El dios miró todos los regalos: el oro, la plata, las flores, las frutas, las maderas y perlas.
–No me gustan el oro y la plata –dijo el dios– porque hacen soberbios a los hombres, las flores, las maderas y las frutas no me sirven, porque hacen perezosos a los hombres, los ríos no sirven a mi país, porque el sol es caliente y pronto se secan los ríos, Y usted, ¿qué trajo? –Dijo el dios a uno de los más pobres hombres.
–Yo, señor, sólo esto –contestó el hombre que traía un plantita.
–¡Un maguey! –Dijeron unos.
–No –dijo el indio–, no, es una plantita que encontré en una parte seca. Un espíritu me dijo que dentro de sus hojas tenía unos hilos blancos y suaves que eran como hilos de oro.
–¿Hilos de oro en esa plantita? –gritó el dios.
El pobre hombre arrojó al suelo la plantita y el dios salió furioso.
Pasó el tiempo, la planta echó raíz y creció.
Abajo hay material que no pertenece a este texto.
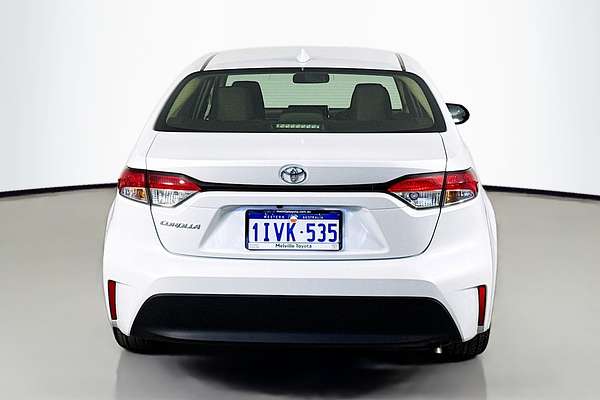 2024 Toyota Corolla Ascent Sport MZEA12R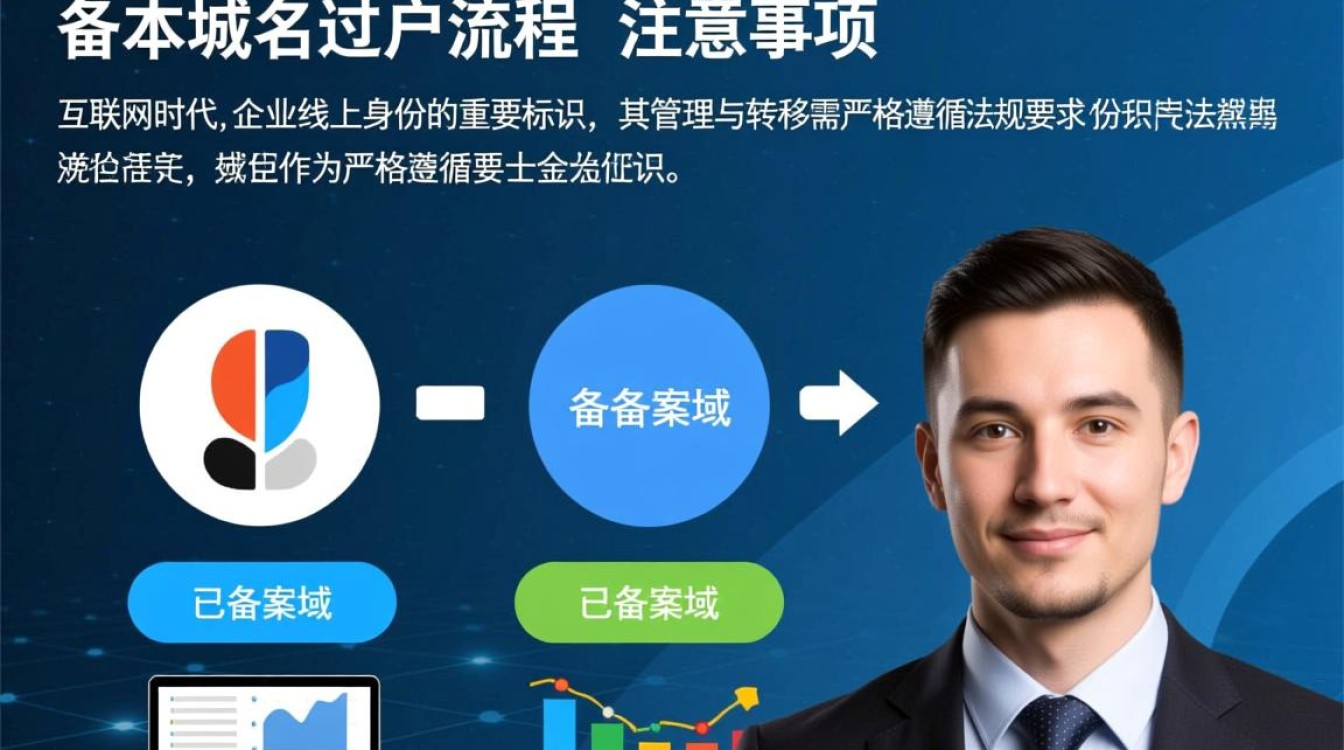 已备案域名过户-好主机测评网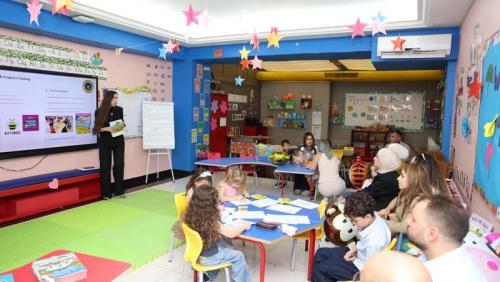 KG Open House 2026-2027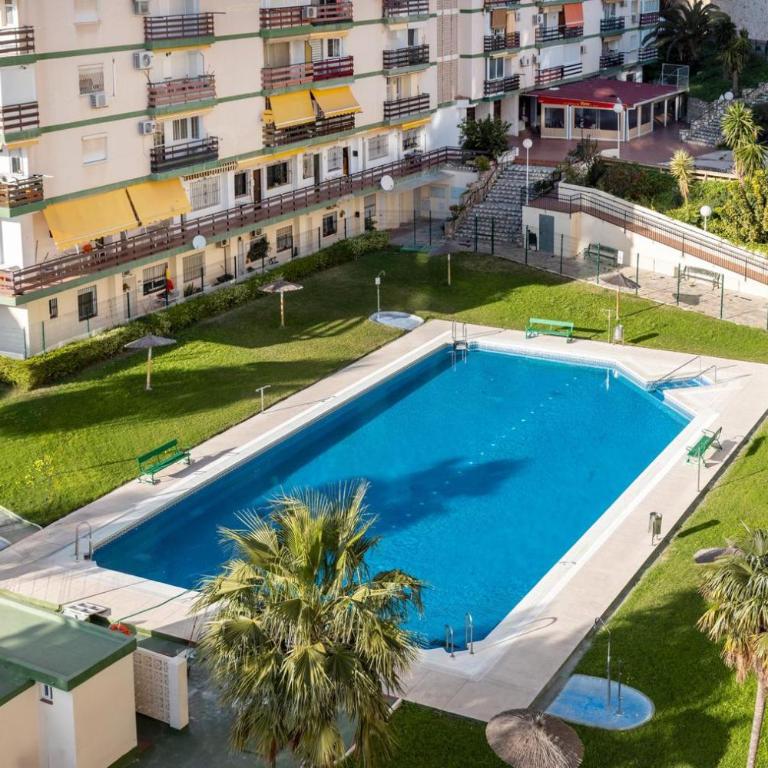 Casa Zoe - Apartamentos en Suite Buenas vibras! Edificio #LasNaciones By Budha Apartments - Estudio - 92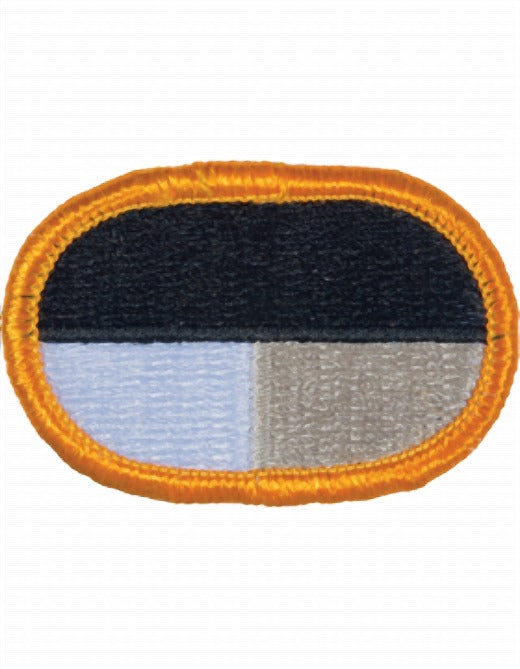 U.S. Army John F. Kennedy Warfare Center Oval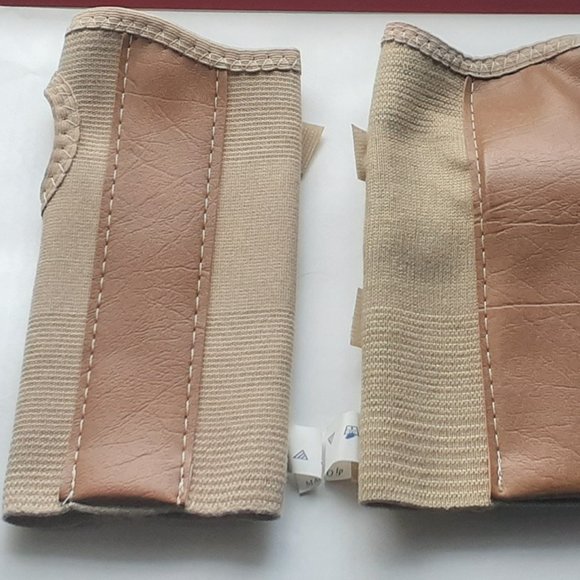 dj Orthopedics Carpal Tunnel Wrist Support Brace L small R medium - Picture 2 of 4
Era una planta de hojas largas como las del maguey, pero más estrechas. La planta creció y luego, después de algún tiempo, los campos estaban cubiertos de ellas. Un día una mujer cortó unas hojas y dentro de ellas encontró unos hilos blancos y suaves: ¡eran hilos de oro!
–Miren –gritó la mujer–, miren lo que encontré.
Todos los indios comenzaron a trabajar con aquellos hilos y al fin, hicieron con ellos petates. El pueblo quedó tan contento que comenzó a cuidar las plantas. Después de algunos años tenían plantas muy grandes. Así dice la leyenda, porque la plantita que encontró el pobre hombre humilde era una planta de henequén.